Update the rows below by changing "flower bud" to "seed pod" and keeping everything else the same, with the pictures left out of your answer.

• Collection entries:
-- Start --
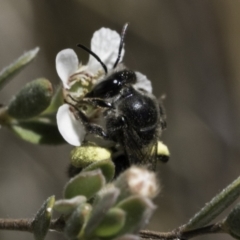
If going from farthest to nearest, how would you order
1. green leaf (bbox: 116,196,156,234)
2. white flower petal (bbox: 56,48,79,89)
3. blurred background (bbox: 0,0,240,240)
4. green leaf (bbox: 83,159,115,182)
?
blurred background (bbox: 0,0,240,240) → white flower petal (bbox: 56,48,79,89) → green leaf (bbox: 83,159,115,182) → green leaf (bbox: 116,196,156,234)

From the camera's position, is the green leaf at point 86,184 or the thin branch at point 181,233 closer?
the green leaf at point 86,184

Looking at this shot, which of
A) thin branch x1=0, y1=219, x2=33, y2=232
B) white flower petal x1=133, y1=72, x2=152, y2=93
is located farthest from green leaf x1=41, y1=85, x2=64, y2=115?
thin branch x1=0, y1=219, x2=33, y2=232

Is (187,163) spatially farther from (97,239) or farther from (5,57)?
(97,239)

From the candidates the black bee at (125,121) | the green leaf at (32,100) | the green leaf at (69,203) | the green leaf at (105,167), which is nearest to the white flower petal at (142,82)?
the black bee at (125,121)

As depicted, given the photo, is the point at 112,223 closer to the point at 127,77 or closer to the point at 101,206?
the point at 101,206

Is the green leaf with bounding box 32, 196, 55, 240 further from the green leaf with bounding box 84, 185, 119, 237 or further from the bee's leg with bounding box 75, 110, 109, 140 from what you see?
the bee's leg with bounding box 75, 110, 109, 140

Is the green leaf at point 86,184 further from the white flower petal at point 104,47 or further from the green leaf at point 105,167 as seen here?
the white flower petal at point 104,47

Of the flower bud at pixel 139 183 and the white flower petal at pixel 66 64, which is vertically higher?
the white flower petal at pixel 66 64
-- End --
• Result for this exercise:
If going from farthest to nearest, how would you order
1. green leaf (bbox: 116,196,156,234)
2. white flower petal (bbox: 56,48,79,89)
3. blurred background (bbox: 0,0,240,240)
4. green leaf (bbox: 83,159,115,182)
?
blurred background (bbox: 0,0,240,240) → white flower petal (bbox: 56,48,79,89) → green leaf (bbox: 83,159,115,182) → green leaf (bbox: 116,196,156,234)

From the camera's position, is the green leaf at point 86,184 or the thin branch at point 181,233 closer?
the green leaf at point 86,184

Looking at this shot, which of
A) thin branch x1=0, y1=219, x2=33, y2=232
B) white flower petal x1=133, y1=72, x2=152, y2=93
is located farthest from green leaf x1=41, y1=85, x2=64, y2=115?
thin branch x1=0, y1=219, x2=33, y2=232

Is (187,163) spatially farther from (97,239) or farther from (5,57)?
(97,239)

From the candidates the black bee at (125,121) | the green leaf at (32,100) | the green leaf at (69,203) | the green leaf at (105,167), which is nearest to the white flower petal at (142,82)?
the black bee at (125,121)

As depicted, given the photo, is the point at 112,223 closer to the point at 127,77 or closer to the point at 101,206?
the point at 101,206

Is the green leaf with bounding box 32, 196, 55, 240 further from the green leaf with bounding box 84, 185, 119, 237 or further from the bee's leg with bounding box 75, 110, 109, 140 from what you see?
the bee's leg with bounding box 75, 110, 109, 140

Is the green leaf at point 86,184 further from the white flower petal at point 104,47 or further from the green leaf at point 105,167 as seen here?
the white flower petal at point 104,47

Of the seed pod at pixel 139 183 and the white flower petal at pixel 66 64, which is vertically higher?
the white flower petal at pixel 66 64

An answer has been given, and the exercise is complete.